A história do escritor que se vê preso na casa de uma enfermeira louca que também se diz ''sua fã numero um'' tornou-se palco para as mais diversas reflexões e analogias referentes aos vícios e as fraquezas desse personagem que podemos dizer, trata-se de um alter-ego do próprio autor. O acidente deu-se após Paul Sheldon decidir dirigir perdidamente durante uma tempestade de neve após concluir seu mais novo romance — esse que não era mais uma das histórias da série ''Misery'' — mas sim algo que Paul considera efetivamente bom, um manuscrito que representa aquilo que ele queria escrever de verdade, diferente dos melodramas do seculo XIX que fazem o maior sucesso entre senhoras de meia-idade, mas que nunca agradaram Paul e seu ego de escritor. Sucedeu-se que, ao capotar seu veículo e entrar em uma espécie de ''coma'' causado pela intensa dor nas pernas, Paul teve a ''sorte'' de ser resgatado por Annie Wilkes, uma enfermeira aposentada, que por coincidência (ou não) também é sua fã numero um.
Emergindo da névoa que representa seu estado de sono profundo, Paul percebeu estar metido em uma ''enrascada dos diabos'' ao concluir que sua cuidadora era completamente maluca.
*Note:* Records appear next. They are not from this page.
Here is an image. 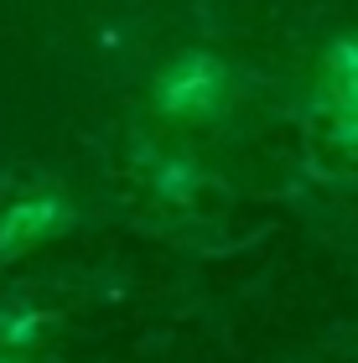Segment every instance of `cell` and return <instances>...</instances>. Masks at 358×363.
Wrapping results in <instances>:
<instances>
[{"label":"cell","mask_w":358,"mask_h":363,"mask_svg":"<svg viewBox=\"0 0 358 363\" xmlns=\"http://www.w3.org/2000/svg\"><path fill=\"white\" fill-rule=\"evenodd\" d=\"M161 187H167L172 197H182V192H192V172H182V167H172V172H161Z\"/></svg>","instance_id":"3"},{"label":"cell","mask_w":358,"mask_h":363,"mask_svg":"<svg viewBox=\"0 0 358 363\" xmlns=\"http://www.w3.org/2000/svg\"><path fill=\"white\" fill-rule=\"evenodd\" d=\"M62 223H68V203L62 197H52V192L26 197L11 213H0V255H16L21 244H37L47 234H57Z\"/></svg>","instance_id":"2"},{"label":"cell","mask_w":358,"mask_h":363,"mask_svg":"<svg viewBox=\"0 0 358 363\" xmlns=\"http://www.w3.org/2000/svg\"><path fill=\"white\" fill-rule=\"evenodd\" d=\"M0 363H11V358H0Z\"/></svg>","instance_id":"4"},{"label":"cell","mask_w":358,"mask_h":363,"mask_svg":"<svg viewBox=\"0 0 358 363\" xmlns=\"http://www.w3.org/2000/svg\"><path fill=\"white\" fill-rule=\"evenodd\" d=\"M223 99V68L213 57H182L161 78V109L172 114H213Z\"/></svg>","instance_id":"1"}]
</instances>
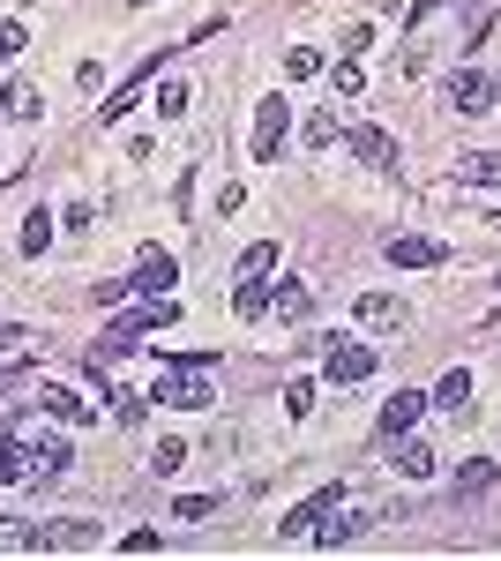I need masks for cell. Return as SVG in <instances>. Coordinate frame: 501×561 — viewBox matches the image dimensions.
<instances>
[{"label":"cell","mask_w":501,"mask_h":561,"mask_svg":"<svg viewBox=\"0 0 501 561\" xmlns=\"http://www.w3.org/2000/svg\"><path fill=\"white\" fill-rule=\"evenodd\" d=\"M166 322H180V307H172V293L166 300H143V307H127V314H113L105 322V337H98V359H121V352H135L150 330H166Z\"/></svg>","instance_id":"obj_1"},{"label":"cell","mask_w":501,"mask_h":561,"mask_svg":"<svg viewBox=\"0 0 501 561\" xmlns=\"http://www.w3.org/2000/svg\"><path fill=\"white\" fill-rule=\"evenodd\" d=\"M270 270H277V248L254 240L248 255H240V270H232V314H240V322H254V314L270 307Z\"/></svg>","instance_id":"obj_2"},{"label":"cell","mask_w":501,"mask_h":561,"mask_svg":"<svg viewBox=\"0 0 501 561\" xmlns=\"http://www.w3.org/2000/svg\"><path fill=\"white\" fill-rule=\"evenodd\" d=\"M285 135H293V98H254V135H248V158L254 165H277V150H285Z\"/></svg>","instance_id":"obj_3"},{"label":"cell","mask_w":501,"mask_h":561,"mask_svg":"<svg viewBox=\"0 0 501 561\" xmlns=\"http://www.w3.org/2000/svg\"><path fill=\"white\" fill-rule=\"evenodd\" d=\"M158 404H172V412H209L217 397H209V359H172V375L158 382Z\"/></svg>","instance_id":"obj_4"},{"label":"cell","mask_w":501,"mask_h":561,"mask_svg":"<svg viewBox=\"0 0 501 561\" xmlns=\"http://www.w3.org/2000/svg\"><path fill=\"white\" fill-rule=\"evenodd\" d=\"M83 547H98L90 517H60V524H31L23 531V554H83Z\"/></svg>","instance_id":"obj_5"},{"label":"cell","mask_w":501,"mask_h":561,"mask_svg":"<svg viewBox=\"0 0 501 561\" xmlns=\"http://www.w3.org/2000/svg\"><path fill=\"white\" fill-rule=\"evenodd\" d=\"M121 285L135 293V300H166L172 285H180V262H172L166 248H143V255H135V270H127Z\"/></svg>","instance_id":"obj_6"},{"label":"cell","mask_w":501,"mask_h":561,"mask_svg":"<svg viewBox=\"0 0 501 561\" xmlns=\"http://www.w3.org/2000/svg\"><path fill=\"white\" fill-rule=\"evenodd\" d=\"M487 105H501V83L487 76V68H457V76H449V113H464V121H479Z\"/></svg>","instance_id":"obj_7"},{"label":"cell","mask_w":501,"mask_h":561,"mask_svg":"<svg viewBox=\"0 0 501 561\" xmlns=\"http://www.w3.org/2000/svg\"><path fill=\"white\" fill-rule=\"evenodd\" d=\"M15 434H23V449H31L38 486H45V479H60V465H68V434H53V427H15Z\"/></svg>","instance_id":"obj_8"},{"label":"cell","mask_w":501,"mask_h":561,"mask_svg":"<svg viewBox=\"0 0 501 561\" xmlns=\"http://www.w3.org/2000/svg\"><path fill=\"white\" fill-rule=\"evenodd\" d=\"M322 345H330V359H322L330 382H367L375 375V345H352V337H322Z\"/></svg>","instance_id":"obj_9"},{"label":"cell","mask_w":501,"mask_h":561,"mask_svg":"<svg viewBox=\"0 0 501 561\" xmlns=\"http://www.w3.org/2000/svg\"><path fill=\"white\" fill-rule=\"evenodd\" d=\"M389 457H397V472H405V479H434V472H442V449L419 442V434H389Z\"/></svg>","instance_id":"obj_10"},{"label":"cell","mask_w":501,"mask_h":561,"mask_svg":"<svg viewBox=\"0 0 501 561\" xmlns=\"http://www.w3.org/2000/svg\"><path fill=\"white\" fill-rule=\"evenodd\" d=\"M337 502H344V486H322V494H307L299 510H285V524H277V531H285V539H315V524L330 517Z\"/></svg>","instance_id":"obj_11"},{"label":"cell","mask_w":501,"mask_h":561,"mask_svg":"<svg viewBox=\"0 0 501 561\" xmlns=\"http://www.w3.org/2000/svg\"><path fill=\"white\" fill-rule=\"evenodd\" d=\"M382 255L397 262V270H442V255H449V248H442V240H419V232H397Z\"/></svg>","instance_id":"obj_12"},{"label":"cell","mask_w":501,"mask_h":561,"mask_svg":"<svg viewBox=\"0 0 501 561\" xmlns=\"http://www.w3.org/2000/svg\"><path fill=\"white\" fill-rule=\"evenodd\" d=\"M352 322H360V330H397V322H405V300H397V293H360V300H352Z\"/></svg>","instance_id":"obj_13"},{"label":"cell","mask_w":501,"mask_h":561,"mask_svg":"<svg viewBox=\"0 0 501 561\" xmlns=\"http://www.w3.org/2000/svg\"><path fill=\"white\" fill-rule=\"evenodd\" d=\"M38 412L68 420V427H83V420H90V404H83V389H76V382H45L38 389Z\"/></svg>","instance_id":"obj_14"},{"label":"cell","mask_w":501,"mask_h":561,"mask_svg":"<svg viewBox=\"0 0 501 561\" xmlns=\"http://www.w3.org/2000/svg\"><path fill=\"white\" fill-rule=\"evenodd\" d=\"M419 420H426V397H419V389H397V397L382 404V442H389V434H412Z\"/></svg>","instance_id":"obj_15"},{"label":"cell","mask_w":501,"mask_h":561,"mask_svg":"<svg viewBox=\"0 0 501 561\" xmlns=\"http://www.w3.org/2000/svg\"><path fill=\"white\" fill-rule=\"evenodd\" d=\"M0 486H38V472H31V449H23V434H15V427L0 434Z\"/></svg>","instance_id":"obj_16"},{"label":"cell","mask_w":501,"mask_h":561,"mask_svg":"<svg viewBox=\"0 0 501 561\" xmlns=\"http://www.w3.org/2000/svg\"><path fill=\"white\" fill-rule=\"evenodd\" d=\"M457 187H501V150H464L457 158Z\"/></svg>","instance_id":"obj_17"},{"label":"cell","mask_w":501,"mask_h":561,"mask_svg":"<svg viewBox=\"0 0 501 561\" xmlns=\"http://www.w3.org/2000/svg\"><path fill=\"white\" fill-rule=\"evenodd\" d=\"M352 158H360V165H397V142L360 121V128H352Z\"/></svg>","instance_id":"obj_18"},{"label":"cell","mask_w":501,"mask_h":561,"mask_svg":"<svg viewBox=\"0 0 501 561\" xmlns=\"http://www.w3.org/2000/svg\"><path fill=\"white\" fill-rule=\"evenodd\" d=\"M270 307H277L285 322H307V314H315V285H299V277H285V285L270 293Z\"/></svg>","instance_id":"obj_19"},{"label":"cell","mask_w":501,"mask_h":561,"mask_svg":"<svg viewBox=\"0 0 501 561\" xmlns=\"http://www.w3.org/2000/svg\"><path fill=\"white\" fill-rule=\"evenodd\" d=\"M494 479H501L494 457H471V465L457 472V494H464V502H479V494H494Z\"/></svg>","instance_id":"obj_20"},{"label":"cell","mask_w":501,"mask_h":561,"mask_svg":"<svg viewBox=\"0 0 501 561\" xmlns=\"http://www.w3.org/2000/svg\"><path fill=\"white\" fill-rule=\"evenodd\" d=\"M434 404H442V412H471V367H449V375L434 382Z\"/></svg>","instance_id":"obj_21"},{"label":"cell","mask_w":501,"mask_h":561,"mask_svg":"<svg viewBox=\"0 0 501 561\" xmlns=\"http://www.w3.org/2000/svg\"><path fill=\"white\" fill-rule=\"evenodd\" d=\"M15 248H23V255H45V248H53V210L23 217V225H15Z\"/></svg>","instance_id":"obj_22"},{"label":"cell","mask_w":501,"mask_h":561,"mask_svg":"<svg viewBox=\"0 0 501 561\" xmlns=\"http://www.w3.org/2000/svg\"><path fill=\"white\" fill-rule=\"evenodd\" d=\"M187 105H195L187 76H166V83H158V113H166V121H187Z\"/></svg>","instance_id":"obj_23"},{"label":"cell","mask_w":501,"mask_h":561,"mask_svg":"<svg viewBox=\"0 0 501 561\" xmlns=\"http://www.w3.org/2000/svg\"><path fill=\"white\" fill-rule=\"evenodd\" d=\"M367 90V53H344L337 60V98H360Z\"/></svg>","instance_id":"obj_24"},{"label":"cell","mask_w":501,"mask_h":561,"mask_svg":"<svg viewBox=\"0 0 501 561\" xmlns=\"http://www.w3.org/2000/svg\"><path fill=\"white\" fill-rule=\"evenodd\" d=\"M172 517H180V524H203V517H217V494H180V502H172Z\"/></svg>","instance_id":"obj_25"},{"label":"cell","mask_w":501,"mask_h":561,"mask_svg":"<svg viewBox=\"0 0 501 561\" xmlns=\"http://www.w3.org/2000/svg\"><path fill=\"white\" fill-rule=\"evenodd\" d=\"M105 404H113V420H121V427H143V412H150V404H143V397H127V389H113Z\"/></svg>","instance_id":"obj_26"},{"label":"cell","mask_w":501,"mask_h":561,"mask_svg":"<svg viewBox=\"0 0 501 561\" xmlns=\"http://www.w3.org/2000/svg\"><path fill=\"white\" fill-rule=\"evenodd\" d=\"M180 465H187V449H180V442H158V449H150V472H158V479H172Z\"/></svg>","instance_id":"obj_27"},{"label":"cell","mask_w":501,"mask_h":561,"mask_svg":"<svg viewBox=\"0 0 501 561\" xmlns=\"http://www.w3.org/2000/svg\"><path fill=\"white\" fill-rule=\"evenodd\" d=\"M315 68H322V53H315V45H293V53H285V76H315Z\"/></svg>","instance_id":"obj_28"},{"label":"cell","mask_w":501,"mask_h":561,"mask_svg":"<svg viewBox=\"0 0 501 561\" xmlns=\"http://www.w3.org/2000/svg\"><path fill=\"white\" fill-rule=\"evenodd\" d=\"M322 142H337V121L330 113H307V150H322Z\"/></svg>","instance_id":"obj_29"},{"label":"cell","mask_w":501,"mask_h":561,"mask_svg":"<svg viewBox=\"0 0 501 561\" xmlns=\"http://www.w3.org/2000/svg\"><path fill=\"white\" fill-rule=\"evenodd\" d=\"M23 531H31L23 517H0V547H8V554H23Z\"/></svg>","instance_id":"obj_30"},{"label":"cell","mask_w":501,"mask_h":561,"mask_svg":"<svg viewBox=\"0 0 501 561\" xmlns=\"http://www.w3.org/2000/svg\"><path fill=\"white\" fill-rule=\"evenodd\" d=\"M23 53V23H0V60H15Z\"/></svg>","instance_id":"obj_31"},{"label":"cell","mask_w":501,"mask_h":561,"mask_svg":"<svg viewBox=\"0 0 501 561\" xmlns=\"http://www.w3.org/2000/svg\"><path fill=\"white\" fill-rule=\"evenodd\" d=\"M0 113H15V83H0Z\"/></svg>","instance_id":"obj_32"},{"label":"cell","mask_w":501,"mask_h":561,"mask_svg":"<svg viewBox=\"0 0 501 561\" xmlns=\"http://www.w3.org/2000/svg\"><path fill=\"white\" fill-rule=\"evenodd\" d=\"M135 8H158V0H135Z\"/></svg>","instance_id":"obj_33"}]
</instances>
Ela é a responsável por dar-lhe as drogas que traziam alivio a suas dores, mas também é a responsável por aplicar-lhe os mais severos castigos quando as coisas não saem como Annie espera e exige — a exemplo do episódio que, ao descobrir que sua personagem favorita Misery faleceu, Annie obriga Paul a escrever um novo romance, ressuscitando-a de imediado. Ou quando Annie o faz queimar seu novo manuscrito por conter muitos palavrões. É quando descobrimos que Annie, por alguma razão, detesta palavrões.
Deve ser a quarta ou quinta vez que leio esse livro. Posso dizer que amo esse texto tanto quanto amo quem o escreveu. Talvez eu tenha alguns traços de Annie Wilkes dentro de mim (King que se cuide 😁), mas a verdade é que esse romance representa para mim uma excelente aula de escrita criativa como também um ótimo ensaio sobre a construção de um bom personagem. Nesse caso, uma boa vilã. Annie é tão carismática quanto perversa, é fascinante a forma como vamos descobrimos aos poucos o quanto ela pode ser perigosa e imprevisível. Mesmo dopado de tantos remédios, Paul não demora a perceber que ela não bate muito bem das bolas, tendo episódios severos de catatonia, que se apresenta por meio de apagões repentinos, como também estar sempre dispersa referente ao tempo, hora, data e lugar que se dão os fatos, Annie está completamente perdida dentro de si; o mundo externo tornou-se indiferente quando ela passou a enxergar a vida à sua própria maneira. Realidade e fantasia se misturam com frequência e ela já não sabe mais distinguir uma da outra, vemos isso quando o mundo de Annie desabou após ela descobrir que a personagem fictícia Misery faleceu, mas ela jamais deu a menor importância para as pessoas que ela matou no passado quando ainda era enfermeira (e acredite, foram muitos convalescentes que tiveram seu tempo de vida encurtado graças ela); vemos também variações de humor, passando da tristeza para a fúria em questão de segundos, como também episódios de melancolia e depressão profunda. Essas são as mais graves.
De todas as facetas perturbadoras de Annie, aquela que me traz mais agonia é a ideia de existir um ''cantinho feliz'' (que provavelmente é uma cabana velha, isolada pela neve, em algum lugar de Sidewinder) aonde ela vai em busca de refúgio quando tem esses surtos inesperados de psicose.
É divertido a forma que vamos descobrindo junto com o Paul como funciona a mente de Annie Wilkes. Lembrando que estamos falando de um romance cuja narrativa é focada na interação de somente dois personagens, presos em uma cabana.